GIVEN PROBLEM:
Extract every line of text from the rows below, reproducing each one verbatim, and leave the pictures out of your answer.
++++++++++
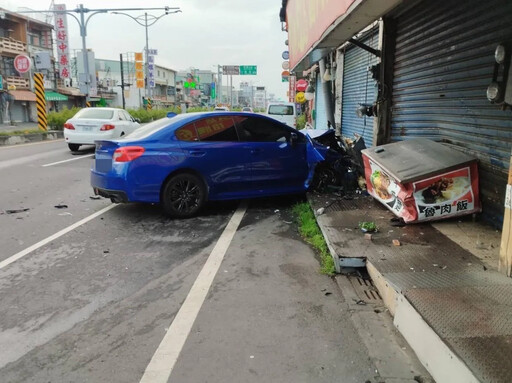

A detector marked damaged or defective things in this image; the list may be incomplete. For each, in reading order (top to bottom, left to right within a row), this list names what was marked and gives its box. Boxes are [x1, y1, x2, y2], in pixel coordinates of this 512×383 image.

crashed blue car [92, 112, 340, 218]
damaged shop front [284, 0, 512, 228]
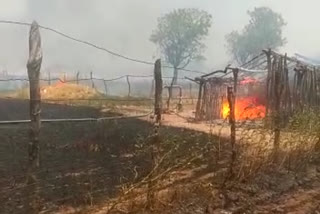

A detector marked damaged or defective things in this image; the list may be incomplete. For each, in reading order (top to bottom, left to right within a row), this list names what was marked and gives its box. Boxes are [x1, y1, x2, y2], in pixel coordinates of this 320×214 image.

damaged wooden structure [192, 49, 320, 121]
++++++++++
WRITTEN ANSWER:
A detector marked damaged or defective things in this image; the list may be incomplete. For each, in reading order (top to bottom, left to right within a row), this list names what was marked and gives its box. Boxes are [x1, y1, x2, y2], in pixel coordinates of this 512×383 image.

crashed blue car [92, 112, 340, 218]
damaged shop front [284, 0, 512, 228]

A detector marked damaged or defective things in this image; the list may be incomplete. For each, in reading order (top to bottom, left to right within a row), this list names what was marked and gives its box. Boxes are [x1, y1, x2, y2], in pixel coordinates of this 320×214 image.

damaged wooden structure [192, 49, 320, 121]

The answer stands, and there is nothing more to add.